● **Problem set**
**a)** List every percentage that appears in the olive orchard text below, and say what each one refers to.
**b)** In the olive orchard text below, condense the paragraph beginning "The experiment was conducted in a commercial" into a short bulleted list that keeps its main facts.

● **Document segment**
● ● ● ● ●

Previous studies showed that high-resolution images from aerial monitoring could be used to infer geometrical canopy characteristics, such as tree height, canopy diameters, and canopy volume [28,29,30,31]. UAV imagery proved useful either in phenotyping experiments [32,33,34,35] or to evaluate the impact of cultural practices such as irrigation or pruning on canopy size [29,36]. An experiment carried out on mature olive trees in Spain reported a coefficient of determination between estimated and measured canopy volumes of 0.65 using images taken at an altitude of 50 m [37]. In a later study, Caruso et al. [29] measured a correlation coefficient of 0.85 on cultivar Frantoio.

The objective of the current work is to test the suitability of visible and thermal images acquired by a UAV as an alternative method to determine SWP, canopy growth, and leaf area index (LAI) to be used for the irrigation scheduling of olive trees. In particular, we tested for the first time in olives the method for the CWSI proposed by Bian et al. [27]. Specific relationships between the integrated CWSI, canopy growth, and yield were also assessed. For this reason, we used two widely grown olive cultivars (Frantoio and Leccino) subjected to different irrigation regimes over two consecutive years in a high density, fully productive orchard.

2. Materials and Methods

2.1. Plant Material and Site

The experiment was conducted in a commercial, irrigated olive orchard located at S. Vincenzo, in western Tuscany about 10 km from the coastline (43.0551° N, 10.5490° E, 9 m a.s.l.) in 2019 and 2020 (Figure 1). Trees of cultivars Frantoio and Leccino were planted at a spacing of 6 × 3 m (556 trees ha⁻¹) in 2012. The trees had a single-trunk and were trained to form a hedgerow, suitable for mechanical harvest by a side-by-side machine (Athena, Andreoli Engineering, Maranello, Italy). The maximum canopy height was kept to about 4 m by topping. The area where the irrigation experiment was carried out was 0.8 ha within an orchard of approximately 7.5 ha.

Soil characteristics were determined in 2019 by sampling at two depths (0–0.3 and 0.3–0.6 m) (Table S1). The soil was a deep (1.5 m), sandy-loam consisting of 70% sand, 17% clay, and 13% silt (average of 0–0.3 m and 0.3–0.6 m soil depths). The pH was 8.5, average organic matter 0.91%, and ion exchange capacity 10.8 meq/100 g. The soil was tilled at a depth of 0.15 m 3–4 times a year to keep it free from weeds.

The climatic conditions over the two experimental years were monitored using a weather station (Meteosens, Netsens srl, Florence, Italy) installed on site (Supplemental Figure S1). Annual precipitation and potential evapotranspiration (ET₀) were 1172 and 996 mm in 2019, respectively, and 842 and 987 mm in 2020. During the irrigation period, the effective rainfall, calculated as the 75% of the daily rainfall, and ET₀ were 96 and 358 mm, in 2019, and 28 and 421 mm in 2020. The average mean air temperature over the same period was 24.3 and 24.2 °C in 2019 and 2020, respectively.

● ● ● ● ●

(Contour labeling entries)
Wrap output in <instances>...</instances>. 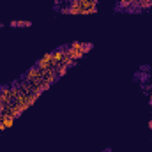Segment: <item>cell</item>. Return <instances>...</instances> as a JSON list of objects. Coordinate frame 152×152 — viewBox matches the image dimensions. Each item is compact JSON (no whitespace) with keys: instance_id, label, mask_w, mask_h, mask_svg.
I'll list each match as a JSON object with an SVG mask.
<instances>
[{"instance_id":"6da1fadb","label":"cell","mask_w":152,"mask_h":152,"mask_svg":"<svg viewBox=\"0 0 152 152\" xmlns=\"http://www.w3.org/2000/svg\"><path fill=\"white\" fill-rule=\"evenodd\" d=\"M51 58H53V55H51V53H46V55H44V57H42V58L39 60L37 64H36V66H37V67L41 69V71L51 69V67H53V64H51Z\"/></svg>"},{"instance_id":"7a4b0ae2","label":"cell","mask_w":152,"mask_h":152,"mask_svg":"<svg viewBox=\"0 0 152 152\" xmlns=\"http://www.w3.org/2000/svg\"><path fill=\"white\" fill-rule=\"evenodd\" d=\"M12 124H14V117H11V115H2V129H4V131L9 129V127H12Z\"/></svg>"},{"instance_id":"3957f363","label":"cell","mask_w":152,"mask_h":152,"mask_svg":"<svg viewBox=\"0 0 152 152\" xmlns=\"http://www.w3.org/2000/svg\"><path fill=\"white\" fill-rule=\"evenodd\" d=\"M129 5H133V0H120L118 2V7H122V9H126Z\"/></svg>"},{"instance_id":"277c9868","label":"cell","mask_w":152,"mask_h":152,"mask_svg":"<svg viewBox=\"0 0 152 152\" xmlns=\"http://www.w3.org/2000/svg\"><path fill=\"white\" fill-rule=\"evenodd\" d=\"M149 127H151V129H152V120H151V122H149Z\"/></svg>"}]
</instances>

● ● ● ● ●

● **Worked answers**
**a)**
- 70%: sand in the soil
- 17%: clay in the soil
- 13%: silt in the soil
- 0.91%: average organic matter in the soil
- 75%: the share of daily rainfall used to calculate effective rainfall

**b)**
- Site: commercial irrigated olive orchard at S. Vincenzo, western Tuscany, about 10 km from the coast (43.0551° N, 10.5490° E, 9 m a.s.l.)
- Years: 2019 and 2020
- Cultivars: Frantoio and Leccino, planted in 2012 at 6 × 3 m spacing (556 trees ha⁻¹)
- Training: single trunk, hedgerow form suited to mechanical harvest by a side-by-side machine (Athena, Andreoli Engineering, Maranello, Italy)
- Height: canopy kept to about 4 m by topping
- Area: 0.8 ha irrigation experiment within an orchard of about 7.5 ha